Today, we witnessed the death of Baby Signs. Well, the beginning of the end of them, anyhow. While Solanne has a verbal vocabulary of about 35 words (and growing every day), she was still keen on learning new signs for new things (her sign vocab is upwards of 50 words, easily). But today, when Derek introduced a raccoon to her in a book and said "raccoon" while making the sign, Solanne didn't do the sign. She simply said, "waco." She was not remotely interested in the sign.
For a few weeks now, Solanne has replaced or supplemented her baby signs with words: chien, ta (cat), bye-bye, cor (encore/again), lait, car, toto (auto), to mention a few.
This, of course, is the goal of baby signs: to act as a communications bridge between pre-verbal and verbal life. And it has certainly done that and continues to do so for us everyday. And now we are moving into verbal life, which is in itself very exciting. Yet it's a milestone that is difficult to watch (perhaps all milestones are hard for me). My baby is very obviously becoming a little kid, and she so desperately wants to be a big girl, like her sister.
And this is it. Within a year, our household will be babyless. I see our friends who have, as recently as a couple of weeks ago, welcomed new little ones into their families, and I remember holding my girls when they were just born, how tiny they were, how helpless they were, how soft they were. And I wondered at their beauty and their newness and the miracle of their very existence. I breathed in their smell - the smell that only hour-old babies can have. I rubbed their downy heads with my chin as I held them on my chest. I listening in shock and confusion as they cried, not knowing what they wanted exactly. Somehow, even that was magic.

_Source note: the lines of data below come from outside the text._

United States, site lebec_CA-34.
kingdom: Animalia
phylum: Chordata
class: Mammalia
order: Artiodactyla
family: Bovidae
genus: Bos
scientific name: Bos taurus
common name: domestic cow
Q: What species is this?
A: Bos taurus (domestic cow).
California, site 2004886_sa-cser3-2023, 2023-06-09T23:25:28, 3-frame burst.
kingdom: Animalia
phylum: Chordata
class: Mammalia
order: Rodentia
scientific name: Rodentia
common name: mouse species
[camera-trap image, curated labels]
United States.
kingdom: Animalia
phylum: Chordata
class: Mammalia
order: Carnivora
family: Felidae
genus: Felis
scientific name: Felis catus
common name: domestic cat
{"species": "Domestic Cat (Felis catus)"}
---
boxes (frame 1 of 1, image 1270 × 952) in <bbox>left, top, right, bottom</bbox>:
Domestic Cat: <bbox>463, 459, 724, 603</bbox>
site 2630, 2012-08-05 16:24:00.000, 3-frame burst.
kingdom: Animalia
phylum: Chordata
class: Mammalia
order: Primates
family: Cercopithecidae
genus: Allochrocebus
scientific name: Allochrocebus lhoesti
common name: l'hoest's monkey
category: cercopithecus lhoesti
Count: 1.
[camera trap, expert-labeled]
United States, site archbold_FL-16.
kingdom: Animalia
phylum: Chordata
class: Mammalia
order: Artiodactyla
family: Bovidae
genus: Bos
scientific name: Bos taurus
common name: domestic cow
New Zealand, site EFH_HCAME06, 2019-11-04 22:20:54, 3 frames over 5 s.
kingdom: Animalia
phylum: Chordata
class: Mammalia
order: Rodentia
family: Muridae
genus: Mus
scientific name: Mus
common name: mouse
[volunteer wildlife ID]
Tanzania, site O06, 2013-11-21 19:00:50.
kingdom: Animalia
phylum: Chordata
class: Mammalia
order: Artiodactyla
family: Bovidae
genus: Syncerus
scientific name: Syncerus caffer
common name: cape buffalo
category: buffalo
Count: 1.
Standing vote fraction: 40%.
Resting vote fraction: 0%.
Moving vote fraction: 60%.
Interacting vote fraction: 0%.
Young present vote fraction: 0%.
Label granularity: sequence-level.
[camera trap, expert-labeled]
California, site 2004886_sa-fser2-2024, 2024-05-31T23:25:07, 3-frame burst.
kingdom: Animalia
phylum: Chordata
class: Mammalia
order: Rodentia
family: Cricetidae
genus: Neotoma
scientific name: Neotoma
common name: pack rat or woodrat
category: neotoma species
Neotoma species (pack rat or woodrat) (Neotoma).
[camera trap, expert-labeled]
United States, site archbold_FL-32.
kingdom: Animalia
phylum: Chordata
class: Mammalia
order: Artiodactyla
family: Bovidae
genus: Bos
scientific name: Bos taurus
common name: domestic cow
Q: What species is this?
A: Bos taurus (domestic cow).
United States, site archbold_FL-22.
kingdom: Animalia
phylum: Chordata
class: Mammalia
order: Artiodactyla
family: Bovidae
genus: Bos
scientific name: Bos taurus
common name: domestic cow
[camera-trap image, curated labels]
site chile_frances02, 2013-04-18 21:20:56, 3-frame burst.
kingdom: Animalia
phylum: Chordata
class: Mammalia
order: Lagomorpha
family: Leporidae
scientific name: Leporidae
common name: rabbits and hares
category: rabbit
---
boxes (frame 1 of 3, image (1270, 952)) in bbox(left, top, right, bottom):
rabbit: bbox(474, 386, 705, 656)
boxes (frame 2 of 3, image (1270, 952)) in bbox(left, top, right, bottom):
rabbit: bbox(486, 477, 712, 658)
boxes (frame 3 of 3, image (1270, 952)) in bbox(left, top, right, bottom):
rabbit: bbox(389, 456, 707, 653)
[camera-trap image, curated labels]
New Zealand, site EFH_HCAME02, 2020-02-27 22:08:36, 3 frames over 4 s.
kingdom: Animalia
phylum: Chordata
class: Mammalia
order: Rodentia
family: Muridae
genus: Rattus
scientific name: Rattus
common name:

Now, they are not so tiny, but still quite small, on the human scale. I still wonder at their beauty, and I believe I always will for they are still my miracles. I appreciate the moments I can hold them for more than a nanosecond, and I breathe them in wholly and completely. I listen in absolute delight as Maïa tells me her stories and fabulations and as Solanne cries out with great exuberance at the ta she sees in the book. And I realise that these moments, too, are sheer magic.